The safe room wasn’t very big—the size of a generous living room, maybe, with the walls covered in cabinets and drawers that held enough supplies to keep the entire Hart family alive for months. Several couches stretched across the room, and there was a small private bathroom in the corner. Claustrophobia aside, it wasn’t a terrible place to spend the night, as I’d done during the Blackcoat bombings my first evening in Somerset.
I searched the walls for any sign of a camera, but I didn’t see so much as a red light. It didn’t matter. I had to trust Knox. I had to believe he was right, and this was the chance we’d been waiting for.
Daxton stood pacing a circle in the center of the room, his hands clasped behind his back. When I slipped into the room, he stopped, his face twisting into a snarl. “Who said you could join me?”
“Your protective detail made me,” I said, lingering near the door as the guard pushed it shut. It was at least two feet thick and made of impenetrable metal—supposedly strong enough to withstand even a nuclear bomb. “Greyson—he refused to come.”
“He always was smarter than you.” Daxton resumed his pacing. “I should kill you myself. Do you have any idea what you did out there?”
“I didn’t do anything. The crowd was ready to rip you apart the second you tried to make me kill my own mother. That’s twisted even for you, Victor.”
He pushed his bloodstained hair back from his eyes, glowering at me. “It’s Daxton.”
“Who the hell are you kidding down here?” I waved my hand toward the empty room. “It’s just me and you, and we both know exactly who you are.”
“Yes, we do.” He took a step toward me, his shoulders squared. “I am the Prime Minister of the United States of America. I am the most powerful man in this country. And no matter what my name happened to be two years ago, today it is Prime Minister Daxton Hart.”
That was as much of a confession as I would probably get out of him, but I had no doubt it wouldn’t be good enough for Knox. The few supporters Daxton had left could spin it, and we would be left at square one.
“How did she pick you?” I said. “Augusta. Did you two know each other? Did she come to Elsewhere one day and see you there with eyes exactly the same color as her real son’s? I know how you found Kitty, but how did Augusta find you?”
He took a deep breath, his chest rising and falling as he stared at me wordlessly. For a moment I wondered if he’d cracked—if he was so deluded into thinking he really was Daxton now that he couldn’t handle any memories of hislife before, believing they would negate his new identity.
But instead a wicked smile twisted across his face, and he took another step toward me. I had nowhere to go in the safe room, which only seemed to grow smaller and smaller as the seconds passed. My fingers tightened around theknife’s handle. Let him try to hurt me. We would see how far that got him.
“Victor Mercer knew the family intimately,” he murmured. “Daxton was a friend of his, you see. He would stay with Victor and his brother while he visited Elsewhere, and they would help Daxton partake in his particular...proclivities.
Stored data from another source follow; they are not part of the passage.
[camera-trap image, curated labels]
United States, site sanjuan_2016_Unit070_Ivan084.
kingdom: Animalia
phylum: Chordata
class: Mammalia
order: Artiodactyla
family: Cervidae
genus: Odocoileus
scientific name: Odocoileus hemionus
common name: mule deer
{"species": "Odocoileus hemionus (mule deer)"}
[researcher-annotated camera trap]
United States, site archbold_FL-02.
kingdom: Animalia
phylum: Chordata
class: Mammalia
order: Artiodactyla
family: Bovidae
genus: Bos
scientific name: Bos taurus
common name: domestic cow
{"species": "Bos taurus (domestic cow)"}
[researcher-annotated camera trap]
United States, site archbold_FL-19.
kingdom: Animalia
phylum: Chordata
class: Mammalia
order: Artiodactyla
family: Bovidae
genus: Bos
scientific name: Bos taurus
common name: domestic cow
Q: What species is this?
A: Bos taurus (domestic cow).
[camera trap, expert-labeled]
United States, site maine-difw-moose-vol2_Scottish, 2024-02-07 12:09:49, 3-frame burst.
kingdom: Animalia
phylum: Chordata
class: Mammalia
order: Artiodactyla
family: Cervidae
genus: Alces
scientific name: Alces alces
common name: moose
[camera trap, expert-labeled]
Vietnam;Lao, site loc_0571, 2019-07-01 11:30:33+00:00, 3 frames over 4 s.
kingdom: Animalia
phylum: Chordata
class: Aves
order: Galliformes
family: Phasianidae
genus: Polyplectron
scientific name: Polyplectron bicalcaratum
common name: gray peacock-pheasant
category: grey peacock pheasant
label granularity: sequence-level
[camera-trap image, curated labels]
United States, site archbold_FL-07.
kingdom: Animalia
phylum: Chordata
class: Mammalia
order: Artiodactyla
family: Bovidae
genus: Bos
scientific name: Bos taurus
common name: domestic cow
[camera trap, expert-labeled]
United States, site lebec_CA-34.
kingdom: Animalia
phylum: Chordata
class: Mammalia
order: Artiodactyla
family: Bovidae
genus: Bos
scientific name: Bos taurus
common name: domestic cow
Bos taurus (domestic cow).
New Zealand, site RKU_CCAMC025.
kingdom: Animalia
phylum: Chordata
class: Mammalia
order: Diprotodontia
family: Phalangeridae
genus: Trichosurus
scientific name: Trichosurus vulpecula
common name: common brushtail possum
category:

Augusta didn’t visit as frequently, but she did drop by from time to time, and one day, she approached Victor with a proposition. She liked him, you see. He was resourceful, driven, and he took pride in his work—all qualities she needed in a double for her son.”
“And you jumped on the chance to seize power for yourself,” I said.
“Naturally. Victor wasn’t stupid.” He took another step closer to me. He was within arm’s reach now, but he kept his hands at his side, instead towering over me. “Do you want to hear something funny?”
“Bet it won’t make me laugh.”
“Mmm, but it will make you think.” He closed the distance between us, his body inches from mine. I could smell the blood on his clothes, and it made my stomach turn. “Victor Mercer was Masked months before the original Daxton Hart died.”
I stared at him, my heart pounding. “What?”
He grinned and raised his bloodstained fingers, brushing them against my jaw. It took everything I had not to stab him through the gut right then and there. “Perhaps Augusta knew Celia was targeting Daxton, or perhaps her son was misbehaving, and she wanted him out of the way. Perhaps she wanted a puppet she could control. Or perhaps it was simply a coincidence.”
Nothing was a coincidence in the Hart family, and my mind reeled. Daxton, his wife, and his elder son, Jameson, had all been in the car that had exploded, killing them instantly. But it had been Daxton’s car—he was the only one who was supposed to die. I didn’t know for sure who had bombed it, but before that moment, all signs had pointed to Celia. Now I wasn’t so certain.
“Guess Augusta gave you your lucky break,” I said shakily. “Now look what you’ve turned it into. A dictatorship, with you at the top of the pyramid.”